Micah’s post gets at a crucial point about the agender movement as its members see it: It’s not merely a stop on the way between one gender and another—it’s the embrace of both/and, neither/nor. No one feels entirely comfortable in his or her—or their—own skin all the time, especially young people, but for Sasha and Micah and Mark and Sarah, the rejection of the gender binary is something more serious and, presumably, more permanent: a personal and political identity.

Whether or not an A for agender ever makes it into the LGBTQ umbrella, for the time being, the community has, ironically, been defined by its unwillingness to be defined. For Fleischman especially, that weighs heavily, as the 18-year-old wrestles with whether to step into a new role as the public face of the genderqueer campaign or to embrace the obscurity that could gradually return as the story fades from newscasts.
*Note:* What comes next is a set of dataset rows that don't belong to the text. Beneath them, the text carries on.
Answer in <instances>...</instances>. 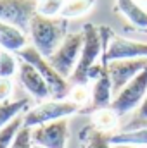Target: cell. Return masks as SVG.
Returning a JSON list of instances; mask_svg holds the SVG:
<instances>
[{
	"label": "cell",
	"instance_id": "1",
	"mask_svg": "<svg viewBox=\"0 0 147 148\" xmlns=\"http://www.w3.org/2000/svg\"><path fill=\"white\" fill-rule=\"evenodd\" d=\"M33 47L49 59L68 36V21L62 17H45L37 14L30 24Z\"/></svg>",
	"mask_w": 147,
	"mask_h": 148
},
{
	"label": "cell",
	"instance_id": "2",
	"mask_svg": "<svg viewBox=\"0 0 147 148\" xmlns=\"http://www.w3.org/2000/svg\"><path fill=\"white\" fill-rule=\"evenodd\" d=\"M102 40L99 35V28L94 24H85L83 26V47L80 53V60L74 67L71 77L68 79L69 84H87L90 81L88 74L95 67V62L99 57H102Z\"/></svg>",
	"mask_w": 147,
	"mask_h": 148
},
{
	"label": "cell",
	"instance_id": "3",
	"mask_svg": "<svg viewBox=\"0 0 147 148\" xmlns=\"http://www.w3.org/2000/svg\"><path fill=\"white\" fill-rule=\"evenodd\" d=\"M16 55H17L21 60L31 64L38 73L43 76V79L47 81V84H49V88H50L52 100H66V98H68V93H69V88H71L69 81L64 79L61 74L57 73V71L49 64V60L38 52L33 45L24 47V48L19 50Z\"/></svg>",
	"mask_w": 147,
	"mask_h": 148
},
{
	"label": "cell",
	"instance_id": "4",
	"mask_svg": "<svg viewBox=\"0 0 147 148\" xmlns=\"http://www.w3.org/2000/svg\"><path fill=\"white\" fill-rule=\"evenodd\" d=\"M81 109L78 105H74L69 100H47L38 103L37 107L30 109L23 115V126L24 127H38L49 122H55L61 119H66L69 115H73Z\"/></svg>",
	"mask_w": 147,
	"mask_h": 148
},
{
	"label": "cell",
	"instance_id": "5",
	"mask_svg": "<svg viewBox=\"0 0 147 148\" xmlns=\"http://www.w3.org/2000/svg\"><path fill=\"white\" fill-rule=\"evenodd\" d=\"M81 47H83V31L68 33V36L62 41V45L47 60L64 79H69L74 67H76V64H78V60H80Z\"/></svg>",
	"mask_w": 147,
	"mask_h": 148
},
{
	"label": "cell",
	"instance_id": "6",
	"mask_svg": "<svg viewBox=\"0 0 147 148\" xmlns=\"http://www.w3.org/2000/svg\"><path fill=\"white\" fill-rule=\"evenodd\" d=\"M35 16L37 0H0V21L23 33L30 31V24Z\"/></svg>",
	"mask_w": 147,
	"mask_h": 148
},
{
	"label": "cell",
	"instance_id": "7",
	"mask_svg": "<svg viewBox=\"0 0 147 148\" xmlns=\"http://www.w3.org/2000/svg\"><path fill=\"white\" fill-rule=\"evenodd\" d=\"M147 95V69L135 76L114 98L111 103V109L116 112L118 117L132 112L133 109L140 107Z\"/></svg>",
	"mask_w": 147,
	"mask_h": 148
},
{
	"label": "cell",
	"instance_id": "8",
	"mask_svg": "<svg viewBox=\"0 0 147 148\" xmlns=\"http://www.w3.org/2000/svg\"><path fill=\"white\" fill-rule=\"evenodd\" d=\"M126 59H147V43L123 36H112L107 45V50L101 57V64L102 67H106L109 62Z\"/></svg>",
	"mask_w": 147,
	"mask_h": 148
},
{
	"label": "cell",
	"instance_id": "9",
	"mask_svg": "<svg viewBox=\"0 0 147 148\" xmlns=\"http://www.w3.org/2000/svg\"><path fill=\"white\" fill-rule=\"evenodd\" d=\"M109 74L112 93L114 97L142 71L147 69V59H126V60H114L106 66Z\"/></svg>",
	"mask_w": 147,
	"mask_h": 148
},
{
	"label": "cell",
	"instance_id": "10",
	"mask_svg": "<svg viewBox=\"0 0 147 148\" xmlns=\"http://www.w3.org/2000/svg\"><path fill=\"white\" fill-rule=\"evenodd\" d=\"M68 121L61 119L31 129V143L43 148H66Z\"/></svg>",
	"mask_w": 147,
	"mask_h": 148
},
{
	"label": "cell",
	"instance_id": "11",
	"mask_svg": "<svg viewBox=\"0 0 147 148\" xmlns=\"http://www.w3.org/2000/svg\"><path fill=\"white\" fill-rule=\"evenodd\" d=\"M17 73H19V81L23 83V86L28 90V93L37 100V102H47V98H52V93H50V88L47 84V81L43 79V76L38 73L37 69L21 60L19 62V67H17Z\"/></svg>",
	"mask_w": 147,
	"mask_h": 148
},
{
	"label": "cell",
	"instance_id": "12",
	"mask_svg": "<svg viewBox=\"0 0 147 148\" xmlns=\"http://www.w3.org/2000/svg\"><path fill=\"white\" fill-rule=\"evenodd\" d=\"M112 98H114V93H112V84H111L109 74L107 69L104 71V74L94 81V86H92V95H90V103L81 109L80 112L83 114H94L97 110H102V109H109L111 103H112Z\"/></svg>",
	"mask_w": 147,
	"mask_h": 148
},
{
	"label": "cell",
	"instance_id": "13",
	"mask_svg": "<svg viewBox=\"0 0 147 148\" xmlns=\"http://www.w3.org/2000/svg\"><path fill=\"white\" fill-rule=\"evenodd\" d=\"M109 143L116 145H126V147H147V126L139 127H126L125 131H118L109 134Z\"/></svg>",
	"mask_w": 147,
	"mask_h": 148
},
{
	"label": "cell",
	"instance_id": "14",
	"mask_svg": "<svg viewBox=\"0 0 147 148\" xmlns=\"http://www.w3.org/2000/svg\"><path fill=\"white\" fill-rule=\"evenodd\" d=\"M24 47H28L26 35L23 31H19L17 28L9 26V24H5V23L0 21V48L7 50V52L17 53Z\"/></svg>",
	"mask_w": 147,
	"mask_h": 148
},
{
	"label": "cell",
	"instance_id": "15",
	"mask_svg": "<svg viewBox=\"0 0 147 148\" xmlns=\"http://www.w3.org/2000/svg\"><path fill=\"white\" fill-rule=\"evenodd\" d=\"M114 10L123 14L137 28H146L147 29V10L137 0H116Z\"/></svg>",
	"mask_w": 147,
	"mask_h": 148
},
{
	"label": "cell",
	"instance_id": "16",
	"mask_svg": "<svg viewBox=\"0 0 147 148\" xmlns=\"http://www.w3.org/2000/svg\"><path fill=\"white\" fill-rule=\"evenodd\" d=\"M28 110H30V98L0 102V129H3L16 117L23 115L24 112H28Z\"/></svg>",
	"mask_w": 147,
	"mask_h": 148
},
{
	"label": "cell",
	"instance_id": "17",
	"mask_svg": "<svg viewBox=\"0 0 147 148\" xmlns=\"http://www.w3.org/2000/svg\"><path fill=\"white\" fill-rule=\"evenodd\" d=\"M80 140H81V148H112V145L109 143V136L97 131L94 126L81 129Z\"/></svg>",
	"mask_w": 147,
	"mask_h": 148
},
{
	"label": "cell",
	"instance_id": "18",
	"mask_svg": "<svg viewBox=\"0 0 147 148\" xmlns=\"http://www.w3.org/2000/svg\"><path fill=\"white\" fill-rule=\"evenodd\" d=\"M94 5H95V0H66L59 17H62L66 21L74 19V17H81L87 12H90L94 9Z\"/></svg>",
	"mask_w": 147,
	"mask_h": 148
},
{
	"label": "cell",
	"instance_id": "19",
	"mask_svg": "<svg viewBox=\"0 0 147 148\" xmlns=\"http://www.w3.org/2000/svg\"><path fill=\"white\" fill-rule=\"evenodd\" d=\"M118 115H116V112L112 110V109H102V110H97L92 114V126L97 129V131H101V133H109L112 131L116 126H118Z\"/></svg>",
	"mask_w": 147,
	"mask_h": 148
},
{
	"label": "cell",
	"instance_id": "20",
	"mask_svg": "<svg viewBox=\"0 0 147 148\" xmlns=\"http://www.w3.org/2000/svg\"><path fill=\"white\" fill-rule=\"evenodd\" d=\"M26 114V112H24ZM23 114V115H24ZM23 115L16 117L10 124H7L3 129H0V148H10L16 134L19 133V129L23 127Z\"/></svg>",
	"mask_w": 147,
	"mask_h": 148
},
{
	"label": "cell",
	"instance_id": "21",
	"mask_svg": "<svg viewBox=\"0 0 147 148\" xmlns=\"http://www.w3.org/2000/svg\"><path fill=\"white\" fill-rule=\"evenodd\" d=\"M66 0H37V14L45 17H59Z\"/></svg>",
	"mask_w": 147,
	"mask_h": 148
},
{
	"label": "cell",
	"instance_id": "22",
	"mask_svg": "<svg viewBox=\"0 0 147 148\" xmlns=\"http://www.w3.org/2000/svg\"><path fill=\"white\" fill-rule=\"evenodd\" d=\"M17 60L16 55L12 52L2 50L0 48V77H12L14 74L17 73Z\"/></svg>",
	"mask_w": 147,
	"mask_h": 148
},
{
	"label": "cell",
	"instance_id": "23",
	"mask_svg": "<svg viewBox=\"0 0 147 148\" xmlns=\"http://www.w3.org/2000/svg\"><path fill=\"white\" fill-rule=\"evenodd\" d=\"M90 90L87 84H74L69 88V93H68V98L69 102H73L74 105H78L80 109H85L87 103H90Z\"/></svg>",
	"mask_w": 147,
	"mask_h": 148
},
{
	"label": "cell",
	"instance_id": "24",
	"mask_svg": "<svg viewBox=\"0 0 147 148\" xmlns=\"http://www.w3.org/2000/svg\"><path fill=\"white\" fill-rule=\"evenodd\" d=\"M31 147H33V143H31V129L23 126L19 129V133L16 134L10 148H31Z\"/></svg>",
	"mask_w": 147,
	"mask_h": 148
},
{
	"label": "cell",
	"instance_id": "25",
	"mask_svg": "<svg viewBox=\"0 0 147 148\" xmlns=\"http://www.w3.org/2000/svg\"><path fill=\"white\" fill-rule=\"evenodd\" d=\"M12 95V81L9 77H0V102H9Z\"/></svg>",
	"mask_w": 147,
	"mask_h": 148
},
{
	"label": "cell",
	"instance_id": "26",
	"mask_svg": "<svg viewBox=\"0 0 147 148\" xmlns=\"http://www.w3.org/2000/svg\"><path fill=\"white\" fill-rule=\"evenodd\" d=\"M147 122V95L146 98H144V102L140 103V107H139V112H137V121L133 122V126H130V127H135V126H139V124H144Z\"/></svg>",
	"mask_w": 147,
	"mask_h": 148
},
{
	"label": "cell",
	"instance_id": "27",
	"mask_svg": "<svg viewBox=\"0 0 147 148\" xmlns=\"http://www.w3.org/2000/svg\"><path fill=\"white\" fill-rule=\"evenodd\" d=\"M112 148H139V147H126V145H116V147Z\"/></svg>",
	"mask_w": 147,
	"mask_h": 148
},
{
	"label": "cell",
	"instance_id": "28",
	"mask_svg": "<svg viewBox=\"0 0 147 148\" xmlns=\"http://www.w3.org/2000/svg\"><path fill=\"white\" fill-rule=\"evenodd\" d=\"M140 3H144V5H147V0H139Z\"/></svg>",
	"mask_w": 147,
	"mask_h": 148
},
{
	"label": "cell",
	"instance_id": "29",
	"mask_svg": "<svg viewBox=\"0 0 147 148\" xmlns=\"http://www.w3.org/2000/svg\"><path fill=\"white\" fill-rule=\"evenodd\" d=\"M31 148H43V147H40V145H33Z\"/></svg>",
	"mask_w": 147,
	"mask_h": 148
},
{
	"label": "cell",
	"instance_id": "30",
	"mask_svg": "<svg viewBox=\"0 0 147 148\" xmlns=\"http://www.w3.org/2000/svg\"><path fill=\"white\" fill-rule=\"evenodd\" d=\"M139 126H147V122H144V124H139ZM139 126H135V127H139Z\"/></svg>",
	"mask_w": 147,
	"mask_h": 148
}]
</instances>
Even before that fateful flick of a lighter, Fleischman had taken tentative steps toward activism, petitioning President Barack Obama to institute a third gender option on government forms. The online petition gathered 27,000 signatures—not enough to get the president’s attention, but an impressive number for a single teen championing a cause that most people can’t quite get their heads around.

But for now, Fleischman is focused on something a little more immediate and a little more prosaic: college applications. Most of them have boxes for “male” and “female,” but the high school senior dreams of the day when people will have another option. “None” or “other” would be sufficient, but most of all, Fleischman would like a blank field into which people could write whatever term they chose.